Kendi kızımız gibiydi, Nursena. Ona ailemizin bir ferdi gibi bakıp ilgileniyorduk. Erken vedâ eyledi. Çok hazin bir ayrılık oldu. Kendi öz evlâdımızı kaybetmiş gibiyiz. Ailesinin acısını, bütün...
Kendi kızımız gibiydi, Nursena. Ona ailemizin bir ferdi gibi bakıp ilgileniyorduk.
Erken vedâ eyledi. Çok hazin bir ayrılık oldu.
Kendi öz evlâdımızı kaybetmiş gibiyiz. Ailesinin acısını, bütün zerratımızla yaşıyor ve paylaşıyoruz.
* * *
Aslen Urfa’lıydı. Ailesi Van’daydı. Kendisi İstanbul’da Tıp Fakültesinde okuyordu.
Öğretim yılı bitince, o da ailesinin yanına gidecekti; Ramazanı, Bayramı birlikte geçireceklerdi.
Olmadı. Van’a gidecek uçağa binmek üzere havaalanına vardı; orada fenâlaşıp düştü.
Hastahaneye kaldırıldı. Tedâvi altına alındı. İki hafta kadar yattı ve bu hafta başında dünya hayatına vedâ eyledi, gitti.
* * *
Artık Tıbbı bitirip doktor olmayı hayal ediyordu.
Tam da gelinlik çağındaydı.
Kefeni gelinliği oldu. Şu mübarek günlerde, tertemiz bir şekilde Rabbine kavuştu.

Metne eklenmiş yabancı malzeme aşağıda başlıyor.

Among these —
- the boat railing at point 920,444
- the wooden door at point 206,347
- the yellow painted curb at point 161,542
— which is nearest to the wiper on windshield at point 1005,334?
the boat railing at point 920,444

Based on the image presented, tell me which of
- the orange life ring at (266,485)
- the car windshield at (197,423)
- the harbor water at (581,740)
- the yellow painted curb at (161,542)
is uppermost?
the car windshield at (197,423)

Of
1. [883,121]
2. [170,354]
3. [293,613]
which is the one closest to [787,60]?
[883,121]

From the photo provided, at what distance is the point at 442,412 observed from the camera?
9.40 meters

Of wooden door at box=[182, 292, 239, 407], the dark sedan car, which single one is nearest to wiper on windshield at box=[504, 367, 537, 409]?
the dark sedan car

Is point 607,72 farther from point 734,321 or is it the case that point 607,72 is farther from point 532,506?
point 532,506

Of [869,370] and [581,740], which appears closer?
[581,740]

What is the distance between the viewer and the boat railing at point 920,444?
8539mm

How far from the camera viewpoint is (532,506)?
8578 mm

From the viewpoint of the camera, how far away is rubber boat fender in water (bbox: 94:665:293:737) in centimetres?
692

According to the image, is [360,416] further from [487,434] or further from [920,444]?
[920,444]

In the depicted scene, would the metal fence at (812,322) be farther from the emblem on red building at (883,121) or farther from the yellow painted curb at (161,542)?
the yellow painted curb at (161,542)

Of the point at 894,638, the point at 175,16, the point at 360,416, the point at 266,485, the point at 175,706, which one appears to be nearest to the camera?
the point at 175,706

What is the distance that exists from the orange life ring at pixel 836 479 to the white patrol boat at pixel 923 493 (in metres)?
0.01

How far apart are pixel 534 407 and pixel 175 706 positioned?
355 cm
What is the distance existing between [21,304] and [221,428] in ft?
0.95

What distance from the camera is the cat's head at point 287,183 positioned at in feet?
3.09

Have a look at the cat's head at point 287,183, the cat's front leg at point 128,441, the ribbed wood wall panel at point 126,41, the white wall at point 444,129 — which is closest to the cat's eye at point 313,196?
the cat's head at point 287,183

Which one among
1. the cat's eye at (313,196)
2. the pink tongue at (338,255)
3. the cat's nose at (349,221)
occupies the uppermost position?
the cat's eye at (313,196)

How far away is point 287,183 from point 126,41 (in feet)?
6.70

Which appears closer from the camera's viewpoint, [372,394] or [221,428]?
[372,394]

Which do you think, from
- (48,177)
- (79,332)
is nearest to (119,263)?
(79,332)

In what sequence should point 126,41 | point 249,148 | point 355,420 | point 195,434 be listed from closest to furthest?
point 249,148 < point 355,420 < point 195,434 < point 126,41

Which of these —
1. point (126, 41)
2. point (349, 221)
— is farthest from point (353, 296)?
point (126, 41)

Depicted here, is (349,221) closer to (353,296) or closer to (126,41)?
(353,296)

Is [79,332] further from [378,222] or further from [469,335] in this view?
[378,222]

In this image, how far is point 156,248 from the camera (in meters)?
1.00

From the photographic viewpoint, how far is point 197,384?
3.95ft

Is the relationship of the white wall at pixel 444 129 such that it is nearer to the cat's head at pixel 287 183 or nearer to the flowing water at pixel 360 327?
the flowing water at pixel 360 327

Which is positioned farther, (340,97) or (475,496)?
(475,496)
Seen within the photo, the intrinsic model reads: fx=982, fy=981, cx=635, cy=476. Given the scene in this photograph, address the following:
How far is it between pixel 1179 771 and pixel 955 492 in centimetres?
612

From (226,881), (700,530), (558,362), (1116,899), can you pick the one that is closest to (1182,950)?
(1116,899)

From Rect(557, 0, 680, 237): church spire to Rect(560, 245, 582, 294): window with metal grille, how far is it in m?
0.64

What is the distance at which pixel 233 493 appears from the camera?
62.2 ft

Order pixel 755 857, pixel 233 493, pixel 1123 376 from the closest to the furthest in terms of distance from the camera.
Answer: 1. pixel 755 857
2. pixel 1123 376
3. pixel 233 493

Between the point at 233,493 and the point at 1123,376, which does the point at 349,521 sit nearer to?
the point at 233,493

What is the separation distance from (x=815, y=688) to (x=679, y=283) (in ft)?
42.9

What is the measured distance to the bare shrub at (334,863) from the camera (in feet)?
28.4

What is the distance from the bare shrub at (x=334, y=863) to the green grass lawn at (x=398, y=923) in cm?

Van’a gidecek uçağa binemedi; mânen kanatlandı, âhiret âlemine uçup gitti.
İnşaallah, tahkiki iman vesikasıyla göçüp gitti.
İşte, Twitter hesabına Risâle-i Nur’dan sabitlemiş olduğu son sözler: “Bilirsin ki: Ömür kısadır, lüzûmlu işler pek çoktur. Acaba, benim gibi sen dahi kafanı teftiş etsen, malûmatın içinde ne kadar lüzûmsuz, faidesiz, ehemmiyetsiz odun yığınları gibi camid şeyleri bulursun?